Lines to be reproduced exactly: the one that holds "content_type: text/javascript" and all those after it through the end of the data. Include no others.

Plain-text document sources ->
★ ★ ★ ★ ★
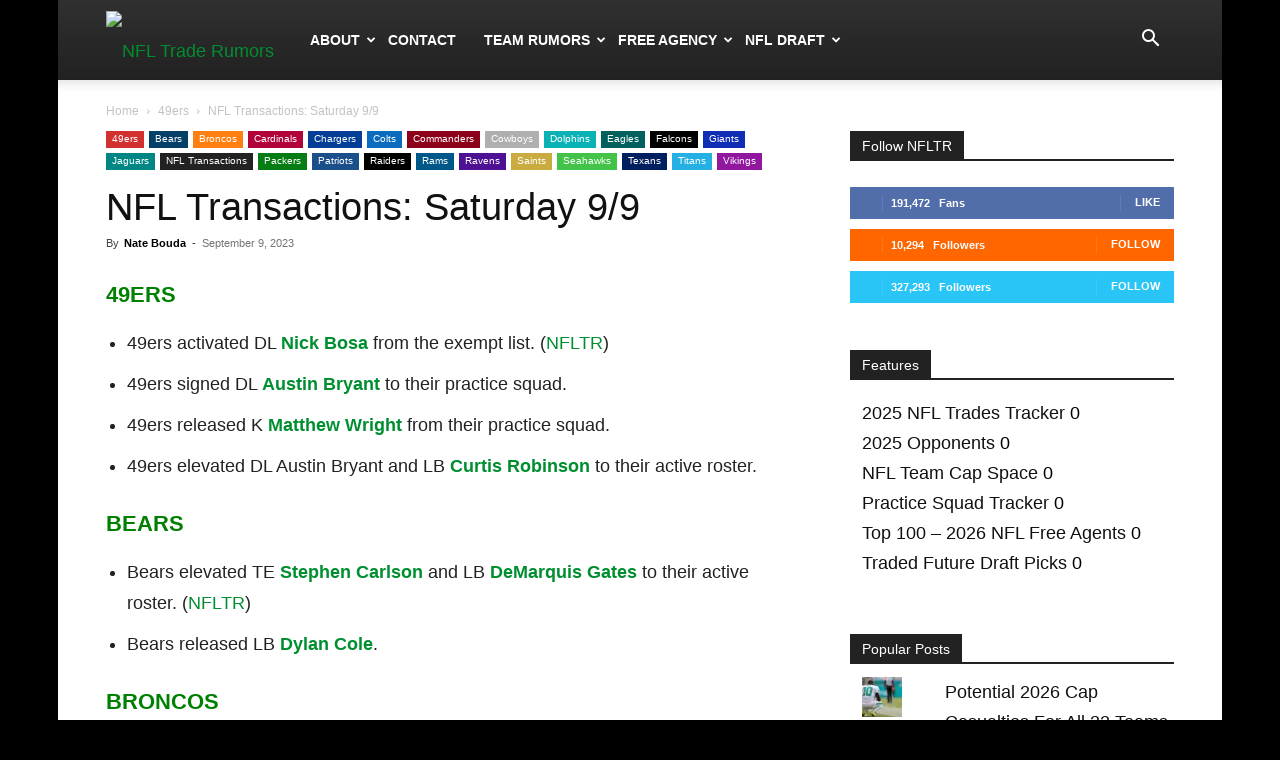

--- FILE ---
content_type: text/javascript
request_url: https://faves.grow.me/index-BiM0uCuK.js
body_size: -402
content:
import{y as p}from"./initializeApp-Do1dUXV1.js";import"./app.9.30.8.js";export{p as default};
★ ★ ★ ★ ★
EXERCISE RESULT ->
content_type: text/javascript
request_url: https://faves.grow.me/index-BiM0uCuK.js
body_size: -402
content:
import{y as p}from"./initializeApp-Do1dUXV1.js";import"./app.9.30.8.js";export{p as default};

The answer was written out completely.